A few Idea Farms ago we looked at a WisdomTree research piece by Schwartz that sorted emerging markets into high and low dividend years. This is of course backwards looking, but instructive nonetheless. They found that:
+ The average performance of the MSCI Emerging Markets Index during years following high dividend yield values was 33.03%, more than 31 full percentage points above the return following low dividend yield years.
+ The years following high trailing 12-month dividend yields had performances that averaged over 15 percentage points more than the average performance of all 24 calendar years. The years following low trailing 12-month dividend yields on average performed about 15 percentage points worse than the average performance of all 24 calendar years.
+ Four of the five best yearly return periods for the MSCI Emerging Markets Index followed trailing 12-month dividend yields that ranked among the five highest of all 24 calendar year returns. Notably, at the 2008 year-end, the dividend yield on the MSCI Emerging Markets Index was 4.75% (the highest value) and the 12-month forward return of the index was 79.02% (the highest 12-month forward return).
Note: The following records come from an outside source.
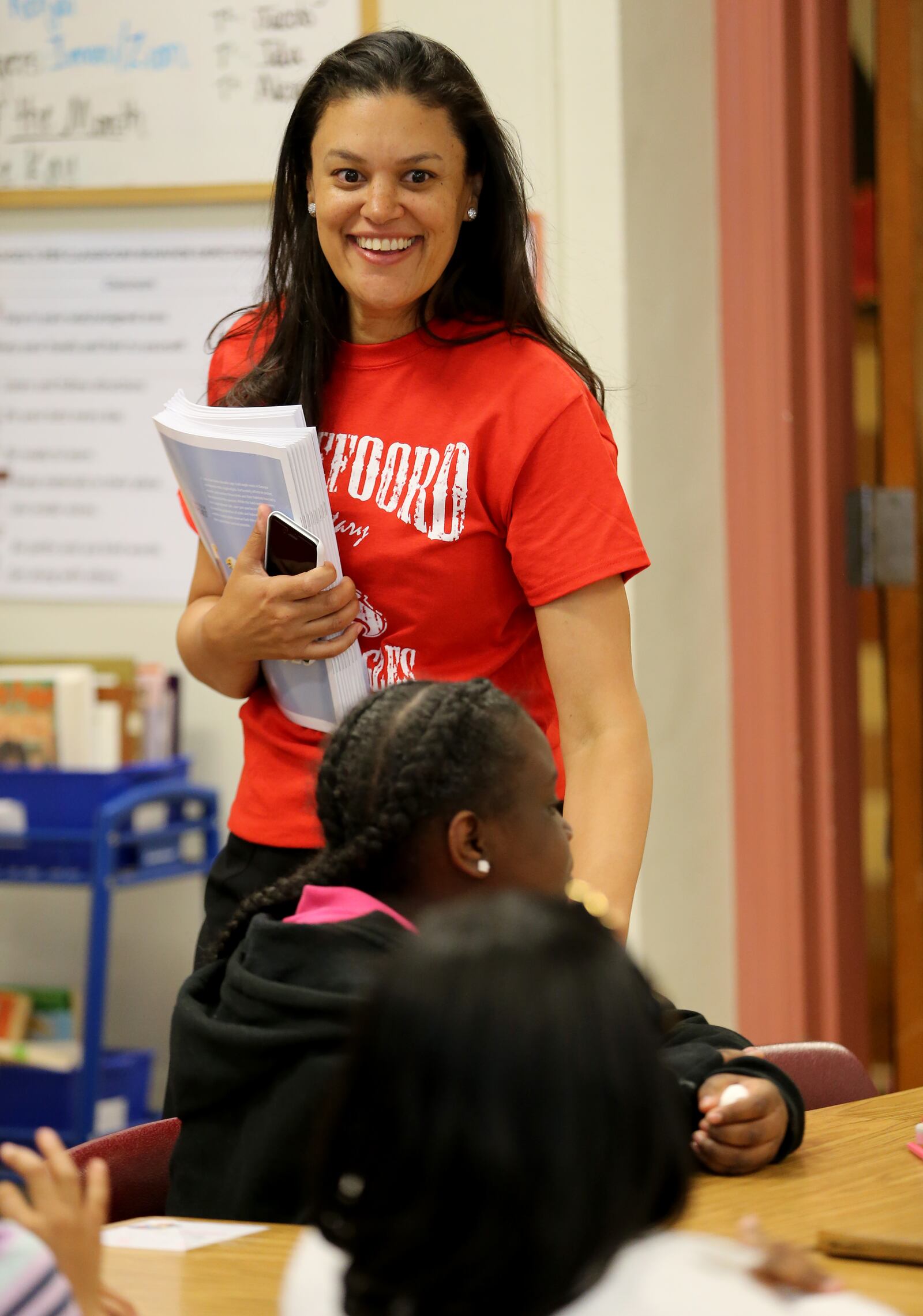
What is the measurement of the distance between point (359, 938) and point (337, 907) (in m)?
0.05

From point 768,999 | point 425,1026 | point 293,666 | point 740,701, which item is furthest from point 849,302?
point 425,1026

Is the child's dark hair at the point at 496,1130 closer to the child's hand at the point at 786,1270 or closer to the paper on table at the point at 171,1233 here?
the child's hand at the point at 786,1270

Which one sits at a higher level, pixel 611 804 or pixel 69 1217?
pixel 611 804

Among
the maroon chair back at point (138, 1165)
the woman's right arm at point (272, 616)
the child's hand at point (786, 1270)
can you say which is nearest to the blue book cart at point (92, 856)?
the woman's right arm at point (272, 616)

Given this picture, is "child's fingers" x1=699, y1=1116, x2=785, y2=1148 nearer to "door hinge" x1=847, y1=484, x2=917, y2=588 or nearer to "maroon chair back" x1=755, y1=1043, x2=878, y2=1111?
"maroon chair back" x1=755, y1=1043, x2=878, y2=1111

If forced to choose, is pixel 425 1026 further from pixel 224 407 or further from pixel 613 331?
pixel 613 331

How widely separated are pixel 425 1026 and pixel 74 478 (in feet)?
8.16

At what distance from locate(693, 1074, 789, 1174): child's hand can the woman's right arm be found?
1.93 ft

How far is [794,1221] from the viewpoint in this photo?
1001mm

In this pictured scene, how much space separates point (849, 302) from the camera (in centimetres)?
269

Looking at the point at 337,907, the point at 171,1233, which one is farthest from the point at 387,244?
the point at 171,1233

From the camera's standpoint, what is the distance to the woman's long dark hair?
4.83ft

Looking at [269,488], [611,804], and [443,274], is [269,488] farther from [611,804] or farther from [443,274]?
[611,804]

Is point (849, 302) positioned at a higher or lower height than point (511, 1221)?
higher
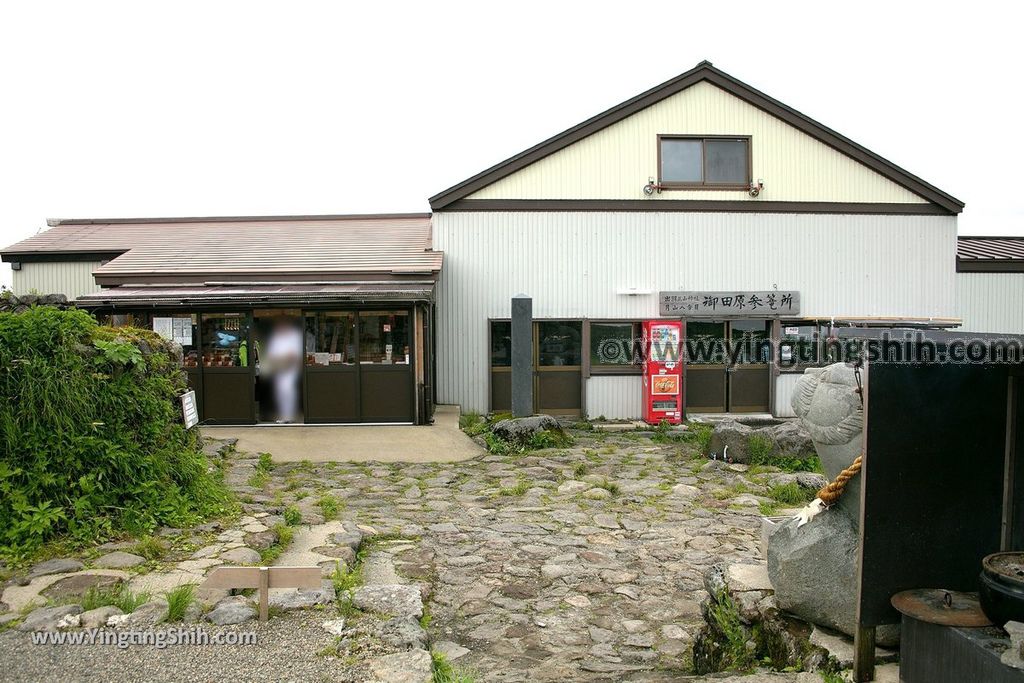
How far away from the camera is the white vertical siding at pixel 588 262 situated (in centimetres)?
1736

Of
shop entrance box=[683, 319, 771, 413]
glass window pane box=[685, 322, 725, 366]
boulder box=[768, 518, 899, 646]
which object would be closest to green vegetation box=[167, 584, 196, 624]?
boulder box=[768, 518, 899, 646]

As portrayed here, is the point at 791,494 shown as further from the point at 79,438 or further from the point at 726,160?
the point at 726,160

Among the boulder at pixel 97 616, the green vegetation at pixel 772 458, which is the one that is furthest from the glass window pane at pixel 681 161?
the boulder at pixel 97 616

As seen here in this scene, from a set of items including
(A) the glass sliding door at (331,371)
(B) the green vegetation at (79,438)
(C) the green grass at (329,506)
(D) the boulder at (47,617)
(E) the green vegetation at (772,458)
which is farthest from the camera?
(A) the glass sliding door at (331,371)

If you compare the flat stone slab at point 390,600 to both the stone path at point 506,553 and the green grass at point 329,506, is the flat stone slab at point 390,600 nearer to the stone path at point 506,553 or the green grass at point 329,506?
the stone path at point 506,553

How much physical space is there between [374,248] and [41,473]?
11.5 metres

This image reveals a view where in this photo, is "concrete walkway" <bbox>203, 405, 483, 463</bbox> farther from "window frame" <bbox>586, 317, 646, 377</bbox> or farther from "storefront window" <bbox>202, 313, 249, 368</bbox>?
"window frame" <bbox>586, 317, 646, 377</bbox>

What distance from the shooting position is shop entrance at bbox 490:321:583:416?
57.5ft

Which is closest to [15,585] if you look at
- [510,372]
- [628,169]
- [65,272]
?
[510,372]

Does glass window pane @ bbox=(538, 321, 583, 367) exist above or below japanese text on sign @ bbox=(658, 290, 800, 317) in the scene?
below

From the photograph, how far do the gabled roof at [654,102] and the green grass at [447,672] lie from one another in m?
12.7

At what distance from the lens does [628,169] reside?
17375mm

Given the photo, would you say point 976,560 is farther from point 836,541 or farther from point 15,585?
point 15,585

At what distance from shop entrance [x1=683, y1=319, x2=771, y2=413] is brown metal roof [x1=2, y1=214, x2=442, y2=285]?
6.21 metres
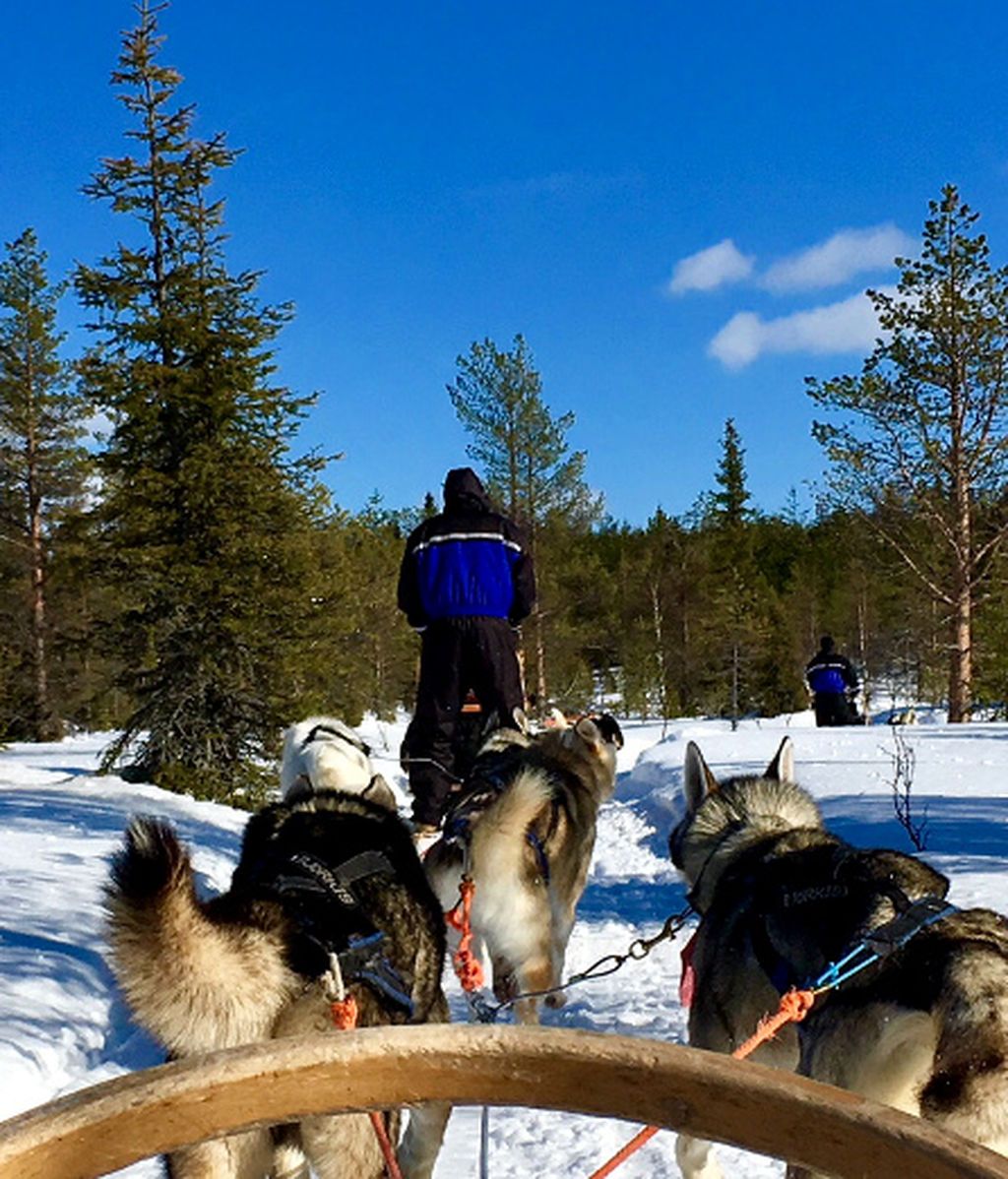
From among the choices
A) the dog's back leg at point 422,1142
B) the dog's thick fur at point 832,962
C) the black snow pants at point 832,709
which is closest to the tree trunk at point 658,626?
the black snow pants at point 832,709

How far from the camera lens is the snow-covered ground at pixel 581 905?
312cm

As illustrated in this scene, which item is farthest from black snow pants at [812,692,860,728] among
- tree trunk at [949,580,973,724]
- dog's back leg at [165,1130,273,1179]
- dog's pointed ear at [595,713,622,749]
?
dog's back leg at [165,1130,273,1179]

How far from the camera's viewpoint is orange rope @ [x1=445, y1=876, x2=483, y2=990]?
346 cm

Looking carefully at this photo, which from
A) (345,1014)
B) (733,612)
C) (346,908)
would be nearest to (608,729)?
(346,908)

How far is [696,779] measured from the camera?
137 inches

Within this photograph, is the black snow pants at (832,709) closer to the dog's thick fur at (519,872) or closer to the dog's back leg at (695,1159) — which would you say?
the dog's thick fur at (519,872)

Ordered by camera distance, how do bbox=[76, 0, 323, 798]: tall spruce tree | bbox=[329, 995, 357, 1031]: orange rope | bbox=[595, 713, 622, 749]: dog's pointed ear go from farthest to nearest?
bbox=[76, 0, 323, 798]: tall spruce tree < bbox=[595, 713, 622, 749]: dog's pointed ear < bbox=[329, 995, 357, 1031]: orange rope

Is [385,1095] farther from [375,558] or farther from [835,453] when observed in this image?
[375,558]

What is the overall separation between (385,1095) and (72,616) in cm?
2742

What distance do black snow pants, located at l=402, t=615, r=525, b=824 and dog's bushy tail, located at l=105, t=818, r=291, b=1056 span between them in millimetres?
3654

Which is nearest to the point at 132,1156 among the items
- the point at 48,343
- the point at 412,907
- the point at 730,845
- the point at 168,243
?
the point at 412,907

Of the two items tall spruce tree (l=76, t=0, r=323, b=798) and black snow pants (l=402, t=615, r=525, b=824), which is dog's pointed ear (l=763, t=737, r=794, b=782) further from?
tall spruce tree (l=76, t=0, r=323, b=798)

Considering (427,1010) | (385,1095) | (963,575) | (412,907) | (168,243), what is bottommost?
(427,1010)

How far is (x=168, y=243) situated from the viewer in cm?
1361
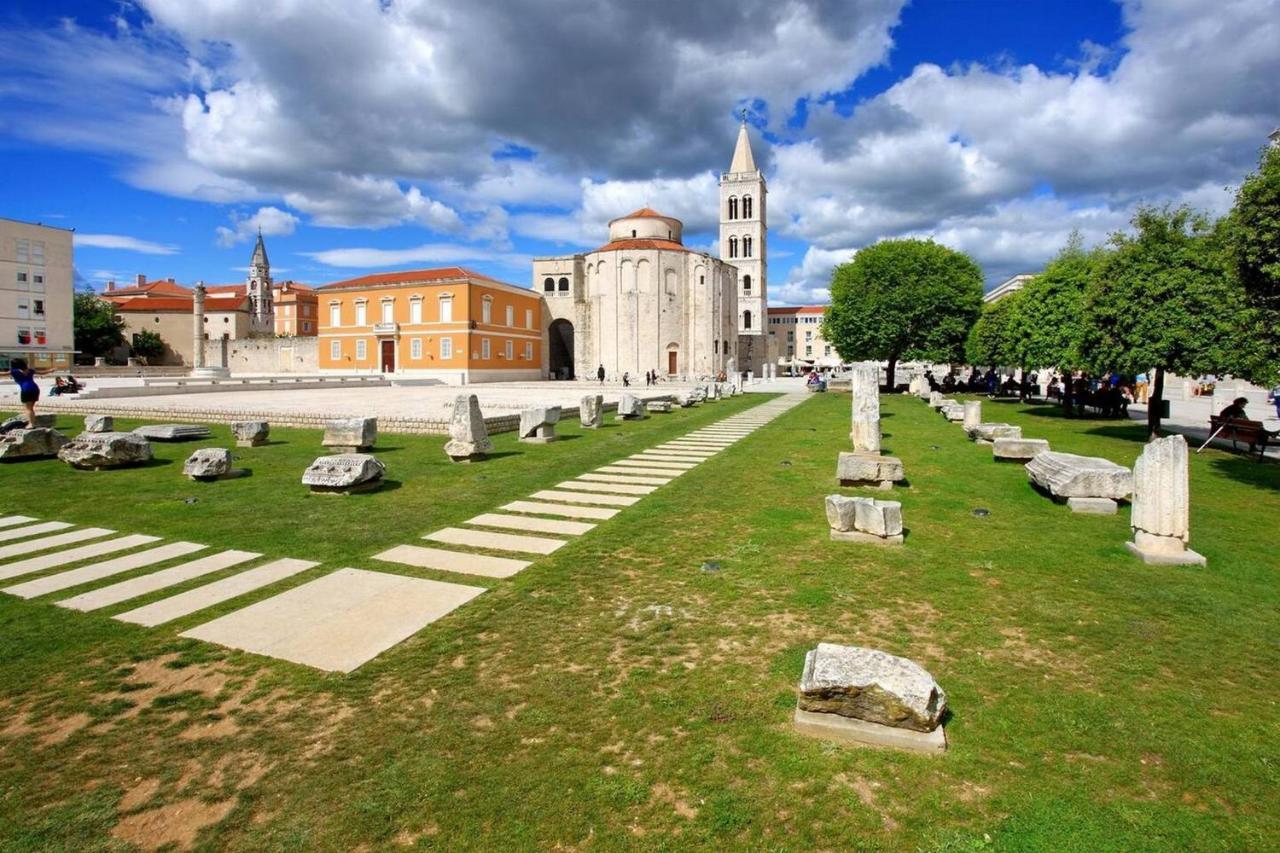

+ On the other hand, the lowest observed year-end trailing 12-month dividend yield for the MSCI Emerging Markets Index was observed on December 31, 1999, and it was followed by the second-worst of all 24 yearly returns studied, specifically -30.61%.
And figure below:
So I thought for fun we would run the same analysis in the US since 1872. For some perspective, that is 140 years of investing. We divide the years up into high and low dividends with the breakpoints being a 4.18% nominal yield and a 1.48% real yield.
If you invested in low dividend years your average return would have been 7.5% per annum nominal, 5.1% real.
If you invested in high dividend years your average return would have been 13.2% per annum nominal, 10.7% real.
Results are consistent for real yields as well.
The dividend yield at the end of 2012 was 2.19% nominal, 0.49% real.